"Follow the money." Kyle turned his laptop so Zheng could view the screen. He had run a standard credit report on Parity. "The Charles River Yacht Club did a credit check on him on July seventh, 2003, and currently he's fifty-two days late on August 2004's fee."
Taking out his borrowed cell phone, Atticus dialed the marina. A machine answered immediately. "You have reached the Charles River Yacht Club," a cheerful female voice said. "We're either out on the docks or on another line. Please leave a message and we will get back to you." He hung up without leaving a message.
"It's just across the river. Ru and I can duck over and look to see if the boat is there. See if anyone knows anything."

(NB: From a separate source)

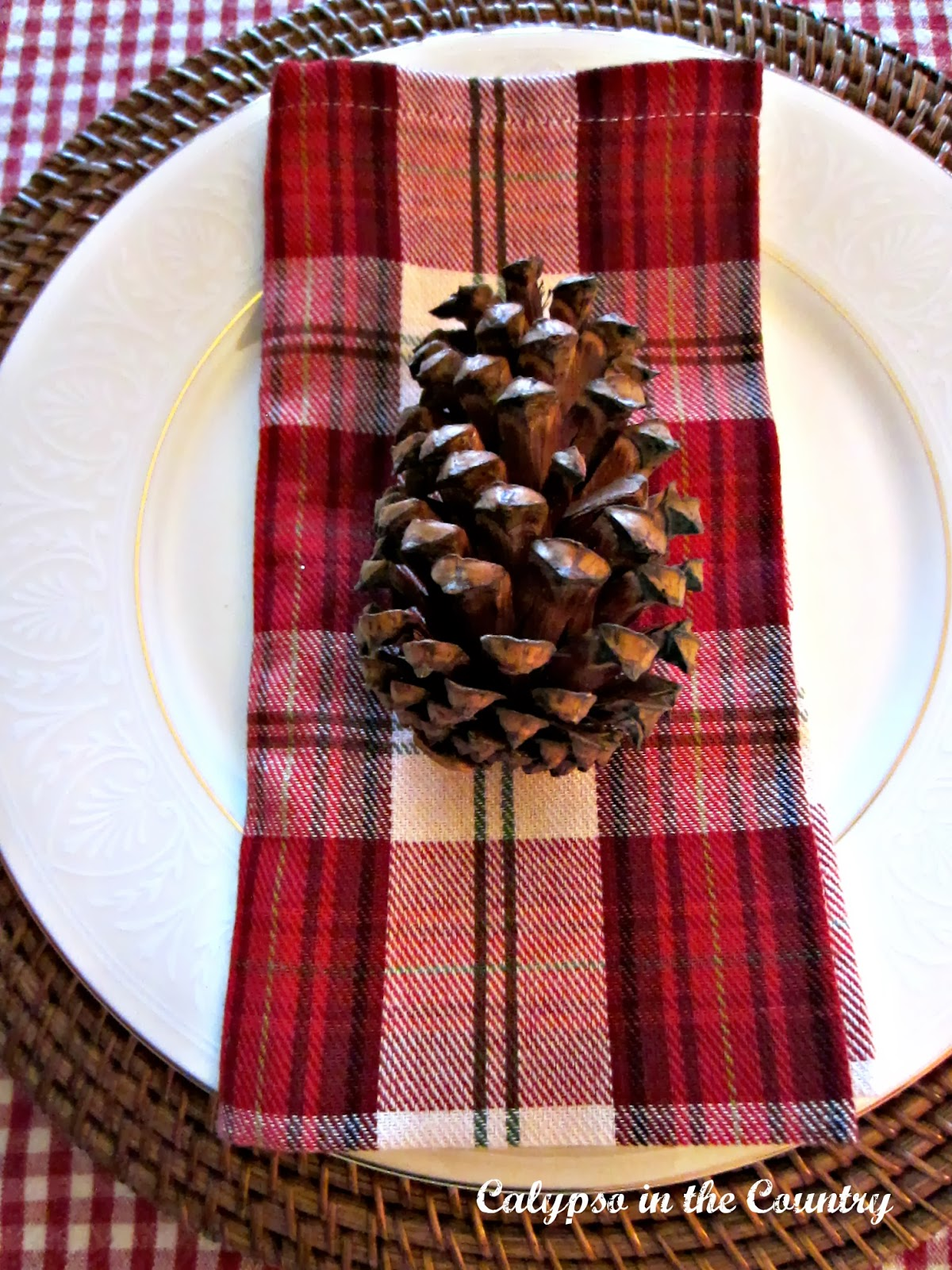 Christmas Table with Pine Cones and Plaid Napkins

"I think you're right in that they were heading for a boat, but you've got the wrong reason," Sumpter said. "There's tons of places they could have ditched the car and changed clothes without being noticed; you've got a list of sites right here that they know well. No, they need the boat to get someplace. An island."
Atticus hated when Sumpter finally got his head out of his asshole and used his brain; it made him so unpredictable. Would Sumpter be a raving idiot, or Sherlock Holmes's lost grandson? The most annoying thing was that Sumpter was completely right.
"With the number of ports they have to choose from, the question becomes why Salem?" Sumpter continued his brilliance. "Either it's the port nearest to the island or one that they know well."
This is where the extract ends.